Bet you didn’t know that.

Among his works including The Damned Soul, Hercules and Antaeus, Grotesque Heads, The Crucifixion of St. Peter and the Sistine Chapel is a small, peculiar characteristic uniting his archetypes: a fifth incisor, or “mesiodens.”

Not something the artist created, but an uncommon anatomical feature.

Normally, with four above and four below, humans have eight incisors. This anomaly –   hyperdontia – gives five top incisors. Three at the front; two directly behind.

Hyperdontia was known in the 16th and 17th centuries. There is mention of “dentes dittos bastardi sic dicta” –   “the teeth bastards”. Known as “mesiodens” the young Michelangelo had a passion for anatomy. Mesiodens in Christianity represent violence, bestiality or lust and the eternal condemnation by the Church. A fifth incisor breaks harmony, bringing into question the classic idea that symmetry equals beauty.

Michelangelo took the trouble to change the teeth of his subjects and that become dangerously close to orthodoxy of the Reformation – ideas that would have certainly been newly discussed. This dental anomaly is the physical expression of a lack of spiritual grace.

And there’s not much grace in having your wisdom teeth out.

So how do you survive it? By doing what you’ve just been doing now – taking your mind somewhere else. Somewhere interesting. It’s something you can practice during the procedure, and in the days that follow as a useful pain management inclusion.

Because there is discomfort. This dental treatment has the worst online reputation. Removing wisdom teeth, as common as it is, is a surgical procedure. There is necessary aftercare to ensure there is no infection, and swelling minimised.

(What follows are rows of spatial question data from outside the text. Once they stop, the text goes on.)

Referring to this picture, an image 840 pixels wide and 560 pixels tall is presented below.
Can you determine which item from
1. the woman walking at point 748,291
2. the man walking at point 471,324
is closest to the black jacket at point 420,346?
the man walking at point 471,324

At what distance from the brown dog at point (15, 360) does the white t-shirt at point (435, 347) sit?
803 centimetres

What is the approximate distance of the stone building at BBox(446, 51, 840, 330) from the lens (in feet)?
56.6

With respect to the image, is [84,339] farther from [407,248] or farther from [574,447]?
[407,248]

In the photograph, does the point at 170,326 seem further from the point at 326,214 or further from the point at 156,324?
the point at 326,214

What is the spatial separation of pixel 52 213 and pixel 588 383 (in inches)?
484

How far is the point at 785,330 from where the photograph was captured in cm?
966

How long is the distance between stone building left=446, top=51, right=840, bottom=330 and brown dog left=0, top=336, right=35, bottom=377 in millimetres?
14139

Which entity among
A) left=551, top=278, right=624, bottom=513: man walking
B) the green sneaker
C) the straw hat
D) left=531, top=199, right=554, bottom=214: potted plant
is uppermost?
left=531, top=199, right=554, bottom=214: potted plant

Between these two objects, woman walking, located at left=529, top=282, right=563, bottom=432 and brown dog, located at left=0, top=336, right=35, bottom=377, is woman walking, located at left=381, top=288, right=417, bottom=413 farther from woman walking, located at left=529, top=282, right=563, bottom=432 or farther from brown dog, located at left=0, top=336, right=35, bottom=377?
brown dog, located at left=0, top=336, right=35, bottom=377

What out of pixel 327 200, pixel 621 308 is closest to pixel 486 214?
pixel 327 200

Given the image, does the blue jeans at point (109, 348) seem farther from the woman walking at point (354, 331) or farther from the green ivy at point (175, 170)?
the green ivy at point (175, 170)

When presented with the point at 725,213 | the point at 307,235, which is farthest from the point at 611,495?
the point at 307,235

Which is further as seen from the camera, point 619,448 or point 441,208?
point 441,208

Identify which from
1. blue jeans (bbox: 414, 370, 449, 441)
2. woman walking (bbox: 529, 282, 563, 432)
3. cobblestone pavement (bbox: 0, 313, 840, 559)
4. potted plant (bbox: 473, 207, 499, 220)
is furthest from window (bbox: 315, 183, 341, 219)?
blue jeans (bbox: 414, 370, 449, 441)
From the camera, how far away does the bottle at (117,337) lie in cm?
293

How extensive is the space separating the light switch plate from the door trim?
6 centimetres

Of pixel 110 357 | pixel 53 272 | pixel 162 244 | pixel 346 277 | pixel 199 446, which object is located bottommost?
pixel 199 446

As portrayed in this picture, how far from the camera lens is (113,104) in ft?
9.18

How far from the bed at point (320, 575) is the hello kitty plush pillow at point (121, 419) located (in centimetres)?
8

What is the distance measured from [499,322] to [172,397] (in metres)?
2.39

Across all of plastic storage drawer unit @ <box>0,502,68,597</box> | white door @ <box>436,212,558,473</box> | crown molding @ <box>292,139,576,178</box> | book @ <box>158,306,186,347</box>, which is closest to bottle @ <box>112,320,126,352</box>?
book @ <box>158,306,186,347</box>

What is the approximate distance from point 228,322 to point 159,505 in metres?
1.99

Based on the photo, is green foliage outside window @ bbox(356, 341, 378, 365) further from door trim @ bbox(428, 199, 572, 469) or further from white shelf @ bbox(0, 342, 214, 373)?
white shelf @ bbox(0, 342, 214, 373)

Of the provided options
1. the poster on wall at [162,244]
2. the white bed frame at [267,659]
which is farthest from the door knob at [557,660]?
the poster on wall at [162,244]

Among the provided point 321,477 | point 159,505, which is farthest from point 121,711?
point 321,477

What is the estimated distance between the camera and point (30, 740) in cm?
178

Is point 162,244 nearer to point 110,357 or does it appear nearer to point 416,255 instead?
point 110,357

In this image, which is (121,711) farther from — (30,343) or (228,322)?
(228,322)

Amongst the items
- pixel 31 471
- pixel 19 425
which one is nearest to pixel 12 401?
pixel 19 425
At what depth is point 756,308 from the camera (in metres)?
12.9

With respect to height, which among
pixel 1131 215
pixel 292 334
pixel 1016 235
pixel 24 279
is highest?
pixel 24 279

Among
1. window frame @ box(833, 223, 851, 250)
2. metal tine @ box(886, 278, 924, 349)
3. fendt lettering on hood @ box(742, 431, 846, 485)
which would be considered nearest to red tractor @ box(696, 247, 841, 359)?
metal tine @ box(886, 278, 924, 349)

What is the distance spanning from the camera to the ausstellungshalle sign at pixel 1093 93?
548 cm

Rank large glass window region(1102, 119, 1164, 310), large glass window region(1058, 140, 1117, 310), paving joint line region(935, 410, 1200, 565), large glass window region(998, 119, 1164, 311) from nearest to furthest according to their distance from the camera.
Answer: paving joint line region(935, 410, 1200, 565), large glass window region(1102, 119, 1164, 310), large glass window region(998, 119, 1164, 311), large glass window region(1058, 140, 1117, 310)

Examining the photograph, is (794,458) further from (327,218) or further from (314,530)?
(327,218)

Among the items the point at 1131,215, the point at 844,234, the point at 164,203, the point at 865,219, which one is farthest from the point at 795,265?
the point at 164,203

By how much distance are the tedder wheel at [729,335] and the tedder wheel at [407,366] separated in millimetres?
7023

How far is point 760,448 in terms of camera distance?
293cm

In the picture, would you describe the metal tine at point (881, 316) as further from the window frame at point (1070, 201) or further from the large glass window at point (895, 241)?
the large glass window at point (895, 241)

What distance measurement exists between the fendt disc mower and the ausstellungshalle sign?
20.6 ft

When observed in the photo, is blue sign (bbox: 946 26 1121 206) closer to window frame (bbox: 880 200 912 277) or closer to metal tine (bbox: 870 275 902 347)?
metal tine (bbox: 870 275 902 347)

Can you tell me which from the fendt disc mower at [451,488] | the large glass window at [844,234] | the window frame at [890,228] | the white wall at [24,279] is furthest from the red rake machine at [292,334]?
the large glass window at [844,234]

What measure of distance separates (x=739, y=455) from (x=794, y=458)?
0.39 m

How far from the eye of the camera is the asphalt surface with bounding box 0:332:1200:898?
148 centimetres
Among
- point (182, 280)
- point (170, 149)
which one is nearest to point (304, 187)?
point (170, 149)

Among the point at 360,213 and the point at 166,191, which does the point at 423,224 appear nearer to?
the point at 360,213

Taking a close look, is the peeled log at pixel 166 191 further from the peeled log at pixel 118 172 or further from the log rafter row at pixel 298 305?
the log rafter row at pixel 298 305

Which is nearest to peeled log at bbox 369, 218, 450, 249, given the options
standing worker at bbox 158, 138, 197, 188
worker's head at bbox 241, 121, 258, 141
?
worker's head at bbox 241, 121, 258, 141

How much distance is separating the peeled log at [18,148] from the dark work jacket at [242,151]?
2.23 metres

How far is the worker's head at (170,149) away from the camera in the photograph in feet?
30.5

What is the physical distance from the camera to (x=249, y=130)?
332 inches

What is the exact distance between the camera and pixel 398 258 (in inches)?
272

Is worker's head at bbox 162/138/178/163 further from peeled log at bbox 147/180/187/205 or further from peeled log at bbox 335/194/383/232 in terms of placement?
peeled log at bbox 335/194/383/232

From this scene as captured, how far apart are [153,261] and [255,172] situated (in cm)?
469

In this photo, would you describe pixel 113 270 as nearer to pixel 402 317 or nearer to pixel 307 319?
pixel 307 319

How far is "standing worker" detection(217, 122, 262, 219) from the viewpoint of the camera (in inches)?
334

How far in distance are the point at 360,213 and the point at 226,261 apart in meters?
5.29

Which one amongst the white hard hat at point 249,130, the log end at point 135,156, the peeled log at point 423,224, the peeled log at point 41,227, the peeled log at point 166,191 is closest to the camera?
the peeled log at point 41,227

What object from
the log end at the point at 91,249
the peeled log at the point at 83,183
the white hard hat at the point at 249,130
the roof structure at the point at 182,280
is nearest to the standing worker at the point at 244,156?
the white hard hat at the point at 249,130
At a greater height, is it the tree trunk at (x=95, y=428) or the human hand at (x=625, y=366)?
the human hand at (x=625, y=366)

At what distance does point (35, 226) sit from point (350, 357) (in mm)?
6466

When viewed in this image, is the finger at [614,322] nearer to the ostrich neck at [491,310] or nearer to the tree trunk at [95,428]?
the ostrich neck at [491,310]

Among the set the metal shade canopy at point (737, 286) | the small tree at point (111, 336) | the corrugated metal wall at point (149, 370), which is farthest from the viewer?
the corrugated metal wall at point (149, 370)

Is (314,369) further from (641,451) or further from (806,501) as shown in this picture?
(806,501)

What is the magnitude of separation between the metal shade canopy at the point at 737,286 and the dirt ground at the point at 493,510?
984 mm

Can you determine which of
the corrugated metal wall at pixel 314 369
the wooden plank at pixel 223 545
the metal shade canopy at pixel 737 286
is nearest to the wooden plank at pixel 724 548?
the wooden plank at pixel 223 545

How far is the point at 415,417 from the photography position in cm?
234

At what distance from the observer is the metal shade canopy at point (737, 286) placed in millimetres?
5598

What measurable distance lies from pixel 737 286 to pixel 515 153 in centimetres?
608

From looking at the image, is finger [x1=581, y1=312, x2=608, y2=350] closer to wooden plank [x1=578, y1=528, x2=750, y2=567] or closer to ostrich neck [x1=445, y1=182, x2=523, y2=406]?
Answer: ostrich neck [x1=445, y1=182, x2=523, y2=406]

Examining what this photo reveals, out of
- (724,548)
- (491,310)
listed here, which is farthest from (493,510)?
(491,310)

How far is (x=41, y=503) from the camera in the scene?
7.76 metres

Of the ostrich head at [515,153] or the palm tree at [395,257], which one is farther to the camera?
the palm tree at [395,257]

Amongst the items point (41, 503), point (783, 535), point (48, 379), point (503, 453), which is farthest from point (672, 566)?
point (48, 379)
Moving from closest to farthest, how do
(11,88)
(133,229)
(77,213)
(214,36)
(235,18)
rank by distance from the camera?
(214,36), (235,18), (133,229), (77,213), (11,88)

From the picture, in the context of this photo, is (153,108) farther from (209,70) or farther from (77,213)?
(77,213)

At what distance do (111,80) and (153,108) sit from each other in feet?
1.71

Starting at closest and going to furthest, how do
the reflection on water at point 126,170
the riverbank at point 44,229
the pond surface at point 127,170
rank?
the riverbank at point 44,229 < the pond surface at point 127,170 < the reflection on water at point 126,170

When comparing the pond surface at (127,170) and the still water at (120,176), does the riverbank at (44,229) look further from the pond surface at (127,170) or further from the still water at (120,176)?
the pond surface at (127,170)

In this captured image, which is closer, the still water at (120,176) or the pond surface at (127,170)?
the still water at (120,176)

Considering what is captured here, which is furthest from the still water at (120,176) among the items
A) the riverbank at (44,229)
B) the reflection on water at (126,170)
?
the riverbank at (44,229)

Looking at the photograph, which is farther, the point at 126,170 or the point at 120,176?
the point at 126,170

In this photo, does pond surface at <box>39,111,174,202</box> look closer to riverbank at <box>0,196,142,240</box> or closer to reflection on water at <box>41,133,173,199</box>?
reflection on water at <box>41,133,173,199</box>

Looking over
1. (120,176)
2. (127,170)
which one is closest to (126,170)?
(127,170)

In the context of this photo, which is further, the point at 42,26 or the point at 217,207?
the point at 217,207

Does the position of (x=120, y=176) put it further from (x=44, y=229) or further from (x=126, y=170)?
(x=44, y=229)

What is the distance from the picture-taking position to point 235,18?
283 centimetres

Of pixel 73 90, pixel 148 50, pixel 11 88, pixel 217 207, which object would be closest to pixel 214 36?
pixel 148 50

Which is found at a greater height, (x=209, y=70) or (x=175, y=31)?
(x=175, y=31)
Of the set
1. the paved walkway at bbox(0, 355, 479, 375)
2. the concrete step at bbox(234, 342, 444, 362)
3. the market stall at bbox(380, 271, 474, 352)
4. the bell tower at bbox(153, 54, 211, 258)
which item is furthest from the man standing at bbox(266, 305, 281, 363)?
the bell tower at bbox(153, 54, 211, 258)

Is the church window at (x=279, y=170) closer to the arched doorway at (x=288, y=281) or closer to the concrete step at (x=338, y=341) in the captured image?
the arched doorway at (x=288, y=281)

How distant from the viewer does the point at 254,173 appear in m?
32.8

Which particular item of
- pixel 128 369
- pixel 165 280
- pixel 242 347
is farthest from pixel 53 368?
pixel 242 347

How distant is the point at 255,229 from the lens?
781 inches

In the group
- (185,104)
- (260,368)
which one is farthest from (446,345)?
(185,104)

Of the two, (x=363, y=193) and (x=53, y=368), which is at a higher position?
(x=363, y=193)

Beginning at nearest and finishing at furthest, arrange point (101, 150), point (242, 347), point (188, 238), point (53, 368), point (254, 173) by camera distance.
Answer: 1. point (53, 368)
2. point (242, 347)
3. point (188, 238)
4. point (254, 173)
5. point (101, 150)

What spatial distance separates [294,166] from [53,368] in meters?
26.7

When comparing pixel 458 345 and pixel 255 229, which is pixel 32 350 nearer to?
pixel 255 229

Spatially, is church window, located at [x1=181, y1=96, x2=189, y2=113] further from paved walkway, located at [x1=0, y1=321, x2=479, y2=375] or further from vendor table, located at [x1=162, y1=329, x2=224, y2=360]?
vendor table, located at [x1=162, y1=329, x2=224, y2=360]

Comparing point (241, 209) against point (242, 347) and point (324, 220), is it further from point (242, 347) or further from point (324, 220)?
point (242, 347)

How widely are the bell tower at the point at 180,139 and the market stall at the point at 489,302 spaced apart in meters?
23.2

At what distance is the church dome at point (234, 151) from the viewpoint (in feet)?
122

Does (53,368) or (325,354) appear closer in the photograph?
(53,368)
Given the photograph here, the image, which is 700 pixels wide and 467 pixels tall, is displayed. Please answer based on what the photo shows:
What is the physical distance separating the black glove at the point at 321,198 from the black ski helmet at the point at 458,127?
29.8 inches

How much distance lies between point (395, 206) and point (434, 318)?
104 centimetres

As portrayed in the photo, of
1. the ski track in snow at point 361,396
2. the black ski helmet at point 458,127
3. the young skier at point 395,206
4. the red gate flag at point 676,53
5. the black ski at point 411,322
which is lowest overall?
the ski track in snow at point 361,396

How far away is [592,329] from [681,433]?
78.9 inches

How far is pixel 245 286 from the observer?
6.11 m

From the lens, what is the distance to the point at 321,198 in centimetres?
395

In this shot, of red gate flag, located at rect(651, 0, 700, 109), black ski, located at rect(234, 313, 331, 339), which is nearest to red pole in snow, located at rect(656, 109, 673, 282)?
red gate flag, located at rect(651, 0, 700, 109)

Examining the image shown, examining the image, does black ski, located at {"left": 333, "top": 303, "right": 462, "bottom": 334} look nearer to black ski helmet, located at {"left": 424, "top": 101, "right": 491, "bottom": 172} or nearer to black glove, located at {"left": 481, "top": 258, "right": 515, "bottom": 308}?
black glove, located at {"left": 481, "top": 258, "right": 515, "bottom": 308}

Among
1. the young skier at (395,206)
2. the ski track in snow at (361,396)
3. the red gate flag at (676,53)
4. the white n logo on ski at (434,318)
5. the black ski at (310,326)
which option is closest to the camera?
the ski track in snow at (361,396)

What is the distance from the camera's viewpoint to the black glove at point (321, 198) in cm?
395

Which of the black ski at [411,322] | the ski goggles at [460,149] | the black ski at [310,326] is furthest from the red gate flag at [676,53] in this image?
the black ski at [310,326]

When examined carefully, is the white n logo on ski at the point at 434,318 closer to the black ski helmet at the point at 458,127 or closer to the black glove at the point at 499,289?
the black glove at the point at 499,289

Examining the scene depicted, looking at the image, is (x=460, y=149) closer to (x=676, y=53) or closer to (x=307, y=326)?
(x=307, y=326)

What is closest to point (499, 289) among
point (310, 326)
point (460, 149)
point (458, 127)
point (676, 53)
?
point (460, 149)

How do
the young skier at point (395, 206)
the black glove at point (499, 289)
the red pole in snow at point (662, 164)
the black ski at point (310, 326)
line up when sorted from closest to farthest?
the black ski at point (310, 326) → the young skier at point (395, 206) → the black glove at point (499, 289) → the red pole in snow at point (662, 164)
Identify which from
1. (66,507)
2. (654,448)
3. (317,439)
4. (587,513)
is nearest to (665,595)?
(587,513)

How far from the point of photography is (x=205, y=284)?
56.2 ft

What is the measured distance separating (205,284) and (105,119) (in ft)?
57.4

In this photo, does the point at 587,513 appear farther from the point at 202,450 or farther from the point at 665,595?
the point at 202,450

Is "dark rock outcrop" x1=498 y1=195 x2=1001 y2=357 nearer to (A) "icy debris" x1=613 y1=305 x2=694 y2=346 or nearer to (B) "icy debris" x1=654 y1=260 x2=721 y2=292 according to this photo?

If there are prescribed antibiotics or painkillers, take them when you should; pain negatively affects our mental attitudes. Monitor for changes or responses you’re not comfortable with and contact your practitioner.

Swelling around the mouth, cheeks, eyes and sides of the face is the body’s reaction to tissue trauma and part of the repair cycle. It doesn’t become apparent until the first post-operative day and best managed with ice packs during the first thirty-six hours. After that, moist heat to the face is more beneficial.

As bizarre as it is, you can brush your teeth the night of surgery but there can be no rinsing at all, until 24-hours after surgery. Then it’s best for the healing process to rinse with a cup of warm water and a teaspoon of salt after eating, and before bed.

After any anaesthetic or sedation, liquids are mandatory and with the accompanying jaw and gum discomfort, there’ll be nothing but that for the first few days at least. And as tempting as it may seem, don’t use a straw – the sucking motion can dislodge the healing blood clot and cause bleeding. Have fluids plentifully and regularly to prevent dehydration. Soft foods can happen after the numbness wears off.

The only survivor’s testimonial worth knowing is your own. It’s certainly what American philosopher Eric Hoffer meant when he said, “The wisdom of others remains dull until it is writ with our own blood. We are essentially apart from the world; it bursts into our consciousness only when it sinks its teeth and nails into us.”

If you think anyone other than your dentist has any real influence on oral care, it was the late great Frank Zappa who said, “I wrote a song about dental floss but did anyone’s teeth get cleaner?”